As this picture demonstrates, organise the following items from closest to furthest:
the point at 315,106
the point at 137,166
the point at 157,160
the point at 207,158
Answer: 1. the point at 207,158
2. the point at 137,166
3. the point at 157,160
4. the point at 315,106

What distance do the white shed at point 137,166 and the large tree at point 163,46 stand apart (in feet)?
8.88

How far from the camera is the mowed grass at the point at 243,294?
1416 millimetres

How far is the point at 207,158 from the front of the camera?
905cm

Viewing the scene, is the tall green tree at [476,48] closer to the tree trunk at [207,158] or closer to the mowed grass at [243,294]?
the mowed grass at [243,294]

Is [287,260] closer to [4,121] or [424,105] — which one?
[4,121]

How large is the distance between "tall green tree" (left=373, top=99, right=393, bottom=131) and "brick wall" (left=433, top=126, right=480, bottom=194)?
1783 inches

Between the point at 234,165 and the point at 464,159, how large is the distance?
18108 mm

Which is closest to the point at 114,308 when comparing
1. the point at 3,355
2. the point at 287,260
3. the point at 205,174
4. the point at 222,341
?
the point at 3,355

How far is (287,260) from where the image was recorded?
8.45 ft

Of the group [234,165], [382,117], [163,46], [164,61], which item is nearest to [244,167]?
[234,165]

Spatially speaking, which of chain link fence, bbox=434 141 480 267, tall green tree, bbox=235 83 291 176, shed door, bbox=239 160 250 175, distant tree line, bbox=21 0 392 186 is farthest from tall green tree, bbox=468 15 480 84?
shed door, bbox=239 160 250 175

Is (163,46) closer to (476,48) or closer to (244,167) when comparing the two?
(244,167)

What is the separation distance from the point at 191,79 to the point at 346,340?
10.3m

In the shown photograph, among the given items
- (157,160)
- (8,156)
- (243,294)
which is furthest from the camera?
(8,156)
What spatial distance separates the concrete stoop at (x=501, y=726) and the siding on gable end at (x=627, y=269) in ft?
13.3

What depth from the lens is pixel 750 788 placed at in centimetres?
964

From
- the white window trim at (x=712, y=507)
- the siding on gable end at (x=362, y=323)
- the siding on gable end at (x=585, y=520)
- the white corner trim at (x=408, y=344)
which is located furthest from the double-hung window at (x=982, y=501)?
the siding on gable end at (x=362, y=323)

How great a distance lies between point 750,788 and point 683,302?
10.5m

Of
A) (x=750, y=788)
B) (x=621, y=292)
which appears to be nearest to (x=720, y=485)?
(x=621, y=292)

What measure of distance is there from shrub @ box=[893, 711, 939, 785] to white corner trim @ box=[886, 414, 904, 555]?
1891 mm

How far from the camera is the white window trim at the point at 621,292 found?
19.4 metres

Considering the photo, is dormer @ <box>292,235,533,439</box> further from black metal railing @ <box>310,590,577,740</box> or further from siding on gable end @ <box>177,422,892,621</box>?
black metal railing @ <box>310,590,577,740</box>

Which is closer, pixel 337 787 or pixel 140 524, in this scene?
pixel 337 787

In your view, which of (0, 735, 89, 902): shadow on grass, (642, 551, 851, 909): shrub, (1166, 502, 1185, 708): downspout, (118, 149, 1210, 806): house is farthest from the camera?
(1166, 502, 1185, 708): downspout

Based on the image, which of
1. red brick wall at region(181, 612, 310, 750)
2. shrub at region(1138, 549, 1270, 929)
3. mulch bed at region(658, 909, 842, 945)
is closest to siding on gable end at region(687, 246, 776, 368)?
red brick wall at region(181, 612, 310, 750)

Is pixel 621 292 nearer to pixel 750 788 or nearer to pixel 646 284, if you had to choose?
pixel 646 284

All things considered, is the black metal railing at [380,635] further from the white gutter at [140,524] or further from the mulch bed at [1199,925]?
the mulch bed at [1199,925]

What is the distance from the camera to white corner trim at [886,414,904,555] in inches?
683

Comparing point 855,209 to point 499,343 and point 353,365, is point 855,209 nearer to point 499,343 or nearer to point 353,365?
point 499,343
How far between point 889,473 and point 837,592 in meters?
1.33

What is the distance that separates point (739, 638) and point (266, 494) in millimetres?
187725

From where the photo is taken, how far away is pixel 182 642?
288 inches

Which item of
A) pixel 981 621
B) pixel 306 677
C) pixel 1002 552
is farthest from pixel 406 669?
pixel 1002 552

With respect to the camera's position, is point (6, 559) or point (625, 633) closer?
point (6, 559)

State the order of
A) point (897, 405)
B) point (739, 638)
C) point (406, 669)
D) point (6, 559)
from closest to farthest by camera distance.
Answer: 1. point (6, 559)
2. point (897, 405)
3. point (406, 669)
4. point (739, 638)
::::::::
Task objective - Repeat the material above in full, keeping every word.

Exercise response -
As this picture demonstrates, organise the following items from closest to furthest:
the point at 315,106
the point at 137,166
the point at 157,160
the point at 207,158
Answer: 1. the point at 207,158
2. the point at 137,166
3. the point at 157,160
4. the point at 315,106

What distance do the white shed at point 137,166 and the large tree at point 163,46 stand apart (in feet)?
8.88

How far from the camera is the mowed grass at the point at 243,294?
1416 millimetres

How far is the point at 207,158 from the front of the camera?
905cm

Viewing the scene, is the tall green tree at [476,48] closer to the tree trunk at [207,158] or closer to the mowed grass at [243,294]?
the mowed grass at [243,294]

Is [287,260] closer to [4,121] or [424,105] — which one?
[4,121]

How large is the distance between "tall green tree" (left=373, top=99, right=393, bottom=131) and "brick wall" (left=433, top=126, right=480, bottom=194)?
1783 inches

Between the point at 234,165 and the point at 464,159, how large is the distance?
18108 mm

Which is closest to the point at 114,308 when comparing
1. the point at 3,355
2. the point at 287,260
3. the point at 205,174
4. the point at 222,341
?
the point at 3,355

How far is (287,260) from where the image was recorded?
8.45 ft

Of the group [234,165], [382,117], [163,46], [164,61], which item is nearest to [244,167]?
[234,165]

Spatially speaking, which of chain link fence, bbox=434 141 480 267, tall green tree, bbox=235 83 291 176, shed door, bbox=239 160 250 175, distant tree line, bbox=21 0 392 186 is farthest from tall green tree, bbox=468 15 480 84?
shed door, bbox=239 160 250 175

Is (163,46) closer to (476,48) or closer to (244,167) when comparing the two?
(244,167)

What is the separation distance from the point at 191,79 to the point at 346,340?
10.3m

In the shown photograph, among the given items
- (157,160)
- (8,156)
- (243,294)
which is furthest from the camera?
(8,156)
What spatial distance separates the concrete stoop at (x=501, y=726) and the siding on gable end at (x=627, y=269) in ft?
13.3

What depth from the lens is pixel 750 788 placed at in centimetres?
964

From
- the white window trim at (x=712, y=507)
- the siding on gable end at (x=362, y=323)
- the siding on gable end at (x=585, y=520)
- the white corner trim at (x=408, y=344)
which is located furthest from the double-hung window at (x=982, y=501)?
the siding on gable end at (x=362, y=323)

How great a distance lies between point 750,788 and point 683,302?
10.5m

Of
A) (x=750, y=788)
B) (x=621, y=292)
which appears to be nearest to (x=720, y=485)?
(x=621, y=292)

What measure of distance is there from shrub @ box=[893, 711, 939, 785] to white corner trim @ box=[886, 414, 904, 555]?
1891 mm

How far from the camera is the white window trim at the point at 621,292 found?
19.4 metres

Considering the photo, is dormer @ <box>292,235,533,439</box> further from black metal railing @ <box>310,590,577,740</box> or further from siding on gable end @ <box>177,422,892,621</box>?
black metal railing @ <box>310,590,577,740</box>

Which is closer, pixel 337 787 or pixel 140 524, in this scene?
pixel 337 787

In your view, which of (0, 735, 89, 902): shadow on grass, (642, 551, 851, 909): shrub, (1166, 502, 1185, 708): downspout, (118, 149, 1210, 806): house is farthest from the camera?
(1166, 502, 1185, 708): downspout

Based on the image, which of
1. red brick wall at region(181, 612, 310, 750)
2. shrub at region(1138, 549, 1270, 929)
3. mulch bed at region(658, 909, 842, 945)
is closest to siding on gable end at region(687, 246, 776, 368)?
red brick wall at region(181, 612, 310, 750)

Is pixel 621 292 nearer to pixel 750 788 or nearer to pixel 646 284, if you had to choose?
pixel 646 284

All things considered, is the black metal railing at [380,635] further from the white gutter at [140,524] or further from the mulch bed at [1199,925]?
the mulch bed at [1199,925]

What is the distance from the camera to white corner trim at [886,414,904,555] in inches?
683

Comparing point 855,209 to point 499,343 and point 353,365, is point 855,209 nearer to point 499,343 or nearer to point 353,365?
point 499,343
How far between point 889,473 and point 837,592 in meters?
1.33

What is the distance that separates point (739, 638) and point (266, 494) in millimetres?
187725

From where the photo is taken, how far away is pixel 182 642?
288 inches

Which item of
A) pixel 981 621
B) pixel 306 677
C) pixel 1002 552
is farthest from pixel 406 669?
pixel 1002 552

With respect to the camera's position, is point (6, 559) or point (625, 633) closer?
point (6, 559)

State the order of
A) point (897, 405)
B) point (739, 638)
C) point (406, 669)
D) point (6, 559)
from closest to farthest by camera distance.
Answer: 1. point (6, 559)
2. point (897, 405)
3. point (406, 669)
4. point (739, 638)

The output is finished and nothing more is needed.